The two-year-old company already has partnerships with 15 universities, allowing the app to be used by about 200,000 students who need to pay their fees for undergrad, Master’s and PhD across Pakistan.

When a student (or a parent) applies for loans through the app, EduFi needs the financial status of the applicant (student or parent). For example, the last 12 months’ bank statements or a source of income that can support their loan payments, such as a salaried job, small business, or freelance work. If the student loan facility is approved, EduFi will send the money directly to the college’s bank.

During its beta phase over the past 18 months, EduFi tested its credit model against 80,000 consumer finance loans made by banks. Getting started that the credit scoring system allows for the dispersal of student loans within 48 hours of application and the quick payment of the loan. EduFi, which has received approval for a license to make loans from the Securities and Exchange Commission Pakistan (SECP), is waiting for the license to be granted, which is expected in November. Nadeem said it is currently validating its product and service with potential customers and collecting feedback and data to improve its service.

The company says that it has raised the traditional banking method, which involves high interest rates and a complicated application process, as well as taking at least three to four weeks to be approved. EduFi’s digital lending app offers users an easy, straightforward process and flexible loan terms and conditions.

“Education offers hope and changes people’s lives. I am an example of millions out there. EduFi offers this hope and can be a factor in changing people’s lives as we lift one of the biggest burdens of aspiring families,” Nadeem said. “For example, students in dental or medical schools have to pay upwards of $8,000 up front, which is unsustainable for most in Pakistan.

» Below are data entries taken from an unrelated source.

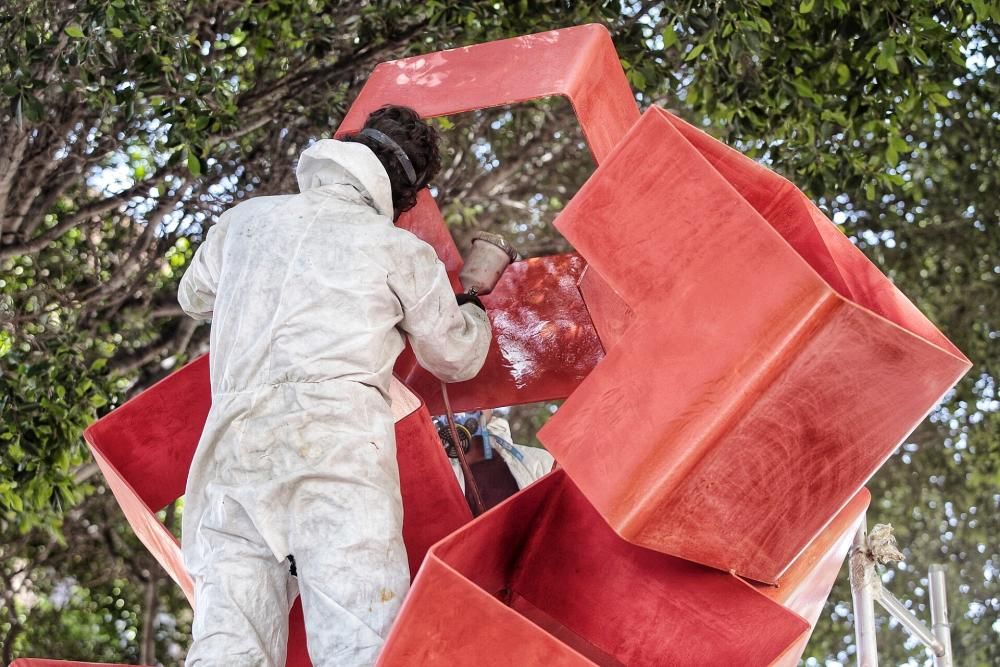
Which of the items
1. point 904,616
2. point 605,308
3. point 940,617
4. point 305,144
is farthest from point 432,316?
point 305,144

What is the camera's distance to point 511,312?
13.8ft

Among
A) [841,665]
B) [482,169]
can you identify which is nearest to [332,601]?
[482,169]

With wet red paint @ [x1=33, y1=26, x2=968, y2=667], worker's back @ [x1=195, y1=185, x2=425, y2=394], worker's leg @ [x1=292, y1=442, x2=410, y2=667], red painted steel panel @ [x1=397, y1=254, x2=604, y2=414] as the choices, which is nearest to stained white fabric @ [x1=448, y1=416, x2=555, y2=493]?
red painted steel panel @ [x1=397, y1=254, x2=604, y2=414]

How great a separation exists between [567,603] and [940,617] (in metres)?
1.99

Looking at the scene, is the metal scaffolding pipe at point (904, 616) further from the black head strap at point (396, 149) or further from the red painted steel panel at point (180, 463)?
the black head strap at point (396, 149)

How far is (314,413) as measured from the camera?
3006mm

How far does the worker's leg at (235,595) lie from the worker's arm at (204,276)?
2.29ft

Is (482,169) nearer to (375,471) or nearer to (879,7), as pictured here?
(879,7)

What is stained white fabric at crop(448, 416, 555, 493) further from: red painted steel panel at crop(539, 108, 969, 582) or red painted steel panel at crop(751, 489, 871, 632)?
red painted steel panel at crop(539, 108, 969, 582)

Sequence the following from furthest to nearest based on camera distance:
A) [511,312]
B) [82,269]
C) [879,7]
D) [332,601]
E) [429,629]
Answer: [82,269] → [879,7] → [511,312] → [332,601] → [429,629]

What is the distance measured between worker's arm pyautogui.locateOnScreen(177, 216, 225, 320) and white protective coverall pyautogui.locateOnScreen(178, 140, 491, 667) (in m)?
0.09

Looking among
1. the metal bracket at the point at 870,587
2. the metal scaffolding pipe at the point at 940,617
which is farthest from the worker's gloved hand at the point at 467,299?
the metal scaffolding pipe at the point at 940,617

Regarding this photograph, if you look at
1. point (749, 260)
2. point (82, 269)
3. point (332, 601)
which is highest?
point (749, 260)

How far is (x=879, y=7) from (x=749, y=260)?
11.6 feet
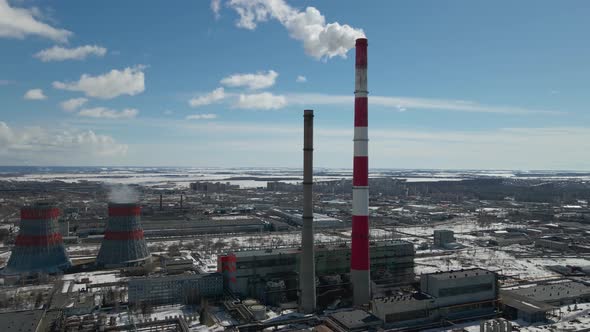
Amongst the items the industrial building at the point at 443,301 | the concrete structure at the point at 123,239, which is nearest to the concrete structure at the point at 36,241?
the concrete structure at the point at 123,239

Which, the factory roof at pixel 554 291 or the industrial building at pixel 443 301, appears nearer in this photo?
the industrial building at pixel 443 301

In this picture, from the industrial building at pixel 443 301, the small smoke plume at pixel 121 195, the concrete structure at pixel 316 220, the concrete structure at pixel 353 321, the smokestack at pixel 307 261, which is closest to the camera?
the concrete structure at pixel 353 321

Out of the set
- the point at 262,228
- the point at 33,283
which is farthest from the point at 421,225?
the point at 33,283

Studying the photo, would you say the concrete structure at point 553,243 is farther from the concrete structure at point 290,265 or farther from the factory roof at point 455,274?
the factory roof at point 455,274

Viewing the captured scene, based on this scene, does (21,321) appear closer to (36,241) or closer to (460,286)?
(36,241)

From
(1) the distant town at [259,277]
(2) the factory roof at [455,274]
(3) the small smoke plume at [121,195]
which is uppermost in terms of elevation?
(3) the small smoke plume at [121,195]

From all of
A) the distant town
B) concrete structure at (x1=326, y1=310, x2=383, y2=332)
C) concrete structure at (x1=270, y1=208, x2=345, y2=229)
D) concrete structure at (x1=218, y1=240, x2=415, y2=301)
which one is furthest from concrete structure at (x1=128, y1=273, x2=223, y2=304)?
concrete structure at (x1=270, y1=208, x2=345, y2=229)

Every student we help is a testament to the ambition, opportunity and empowerment we strive for. EduFi.

The company will use the pre-seed capital to reach more customers, optimize its platform, expand into neighboring countries and launch other fintech products, including student credit cards.

“This is an important step towards achieving financial inclusion for middle and low-income families. In Pakistan, families spend more than 50% of their income on their children’s education, which has become more challenging due to inflationary pressure. EduFi’s new approach will help ease this burden and empower families to invest in their children’s future,” said Faisal Aftab, general partner and founder of Zayn VC, said in a statement.